The idea that you can completely test that an application does what it is supposed to do is generally regarded as impracticable at best and impossible at worst. Unless, of course, you are doing something highly dangerous - like running a nuclear reactor, which absolutely has to be tested to the limit. Moreover, theoretically, it is not possible to "completely" test an application. Suppose that you enter a number into a field: there are an infinite number of numbers and you cannot test every one. But, generally speaking, if it works with 2,314, it will probably work with 3,612: you can test sets of numbers rather than numbers themselves. So, let's leave this consideration aside: is it practical to test exhaustively if not "completely"?

The assumption is not. Why is that the case? Think about an application from a user perspective. You start by entering some value into a field. That value belongs to a set of values which you can test for validity. If the entry is valid then something else happens and something rather different happens if the entry is invalid. These require further steps which are either valid or invalid and so on. If you wanted to express this graphically you would use a tree diagram or a flow chart. It's not actually very complicated to conceptualise this.

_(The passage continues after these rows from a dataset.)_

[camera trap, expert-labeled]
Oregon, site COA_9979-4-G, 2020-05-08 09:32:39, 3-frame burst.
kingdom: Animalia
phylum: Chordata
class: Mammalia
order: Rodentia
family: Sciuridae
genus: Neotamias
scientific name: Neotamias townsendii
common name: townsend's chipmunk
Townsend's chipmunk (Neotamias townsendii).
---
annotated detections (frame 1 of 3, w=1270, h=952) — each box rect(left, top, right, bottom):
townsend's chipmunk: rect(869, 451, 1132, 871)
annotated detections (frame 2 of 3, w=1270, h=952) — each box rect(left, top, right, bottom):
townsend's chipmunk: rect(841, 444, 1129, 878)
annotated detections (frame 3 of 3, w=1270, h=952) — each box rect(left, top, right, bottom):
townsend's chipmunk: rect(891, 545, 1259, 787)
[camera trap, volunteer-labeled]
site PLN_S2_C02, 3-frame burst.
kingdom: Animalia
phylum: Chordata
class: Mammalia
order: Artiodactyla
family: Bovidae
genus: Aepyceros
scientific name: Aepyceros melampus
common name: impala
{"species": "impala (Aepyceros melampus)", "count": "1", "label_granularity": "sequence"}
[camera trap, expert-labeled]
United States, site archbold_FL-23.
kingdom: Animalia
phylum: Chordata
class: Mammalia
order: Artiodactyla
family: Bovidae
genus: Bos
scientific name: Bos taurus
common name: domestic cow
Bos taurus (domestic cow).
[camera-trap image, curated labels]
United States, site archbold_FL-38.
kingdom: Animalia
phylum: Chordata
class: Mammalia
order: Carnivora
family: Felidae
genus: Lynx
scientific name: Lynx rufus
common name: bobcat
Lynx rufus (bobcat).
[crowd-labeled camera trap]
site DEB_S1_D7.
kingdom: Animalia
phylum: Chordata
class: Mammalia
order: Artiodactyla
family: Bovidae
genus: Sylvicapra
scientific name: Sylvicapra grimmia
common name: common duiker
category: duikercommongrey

The question then becomes whether, if you can capture the logic of the application, which is what I have been describing, and if you know all the value sets that apply at each decision point, you can apply the latter to the former and just run it. It's actually an ideal task for a computer to perform - large-scale iterative processing - precisely what the things were built for. Of course, in an agile development environment you probably don't want to do this en masse: you want to test a bit of the logic with the relevant value sets rather than everything all at once. But that's fine - it's just a smaller version of the same thing.

The key question, of course, is whether you can capture the complete logic of the application as well as all of the relevant values that have to be driven through the appropriate test cases. In the first case, we know that this is possible because there are existing products that do exactly that. And we know that we can derive all the relevant values and/or actions: just look at the written test plans that get passed to manual testers. The issue is whether we can generate those values automatically, using a tool. It certainly shouldn't be beyond the wit of man. And, finally, you need an engine to process the whole thing.

So, is exhaustive testing impractical and too expensive? I don't think it is. Or, at least, potentially it isn't. It seems to me perfectly plausible to build a tool suite that will derive test cases from a specification, derive value sets from the same source, and exhaustively run one against the other. It's the sort of automation that all development shops should be looking for.

Philip Howardsaid on :"

A reader, Llyr Wyn Jones, has sent me a lengthy email on this topic. He had wanted to post it here via a comment but it was too long. I am therefore posting it myself:

"A very good and timely article. I have a few comments:

1. When talking about "testing sets of numbers", you fall short of calling out equivalence class testing (ECT) and boundary value analysis. A nitpick, but you were pretty much 99% of the way there and you described ECT to a tee.

2. You stay clear of mentioning ordering, which is a far bigger problem than the "large search domain" problem you outline (the latter being obviated by ECT anyway so it isn't actually a problem). Imagine a set of 6 switches, all able to be set "on" or "off". There are 2^6 = 64 distinct combinations of switch states - this corresponds to the "search domain". However, when you factor in the different ways you can arrive at those 64 states, you introduce a factorial to this number and 64! (or "64 factorial") is a number which is in the region of 10^83, which makes testing all possible permutations impossible. This turns out to be quite an intractable problem, but can be ameliorated by considering pairwise ordering etc. but will introduce gaps.

3. Along with (2) above, the main justification for "totally exhaustive testing" to be impossible is due to an incorrect interpretation of the Halting Problem, which basically says that there cannot exist a general algorithm for determining whether a particular program will finish given a particular input (an obvious corollary/generalization being that you cannot test whether or not a given program actually works 100% correctly). The incorrect interpretation comes from a subtlety in how the problem is worded: a *single* algorithm, but says nothing about the existence of an algorithm to test each particular program. This is identical to saying that no single model type can test everything, but you can always find a particular model type that will test a particular program.

Otherwise a very good article, and the important thing is it'll get people thinking.